## INSTRUCTIONS TO FOLLOW:
No pictures go into the copy. Write out exactly the lines below from the one containing "Young businessman after" through the one containing "appartement a loue".

## DATASET ENTRIES:

══════════════════════════════

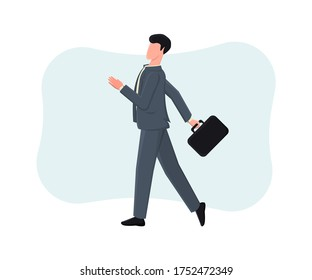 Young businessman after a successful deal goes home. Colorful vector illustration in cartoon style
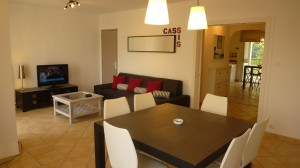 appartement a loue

══════════════════════════════

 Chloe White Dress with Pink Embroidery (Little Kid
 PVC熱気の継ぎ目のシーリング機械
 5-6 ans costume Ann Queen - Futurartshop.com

══════════════════════════════

## ANSWER BOX:
 Young businessman after a successful deal goes home. Colorful vector illustration in cartoon style
 appartement a loue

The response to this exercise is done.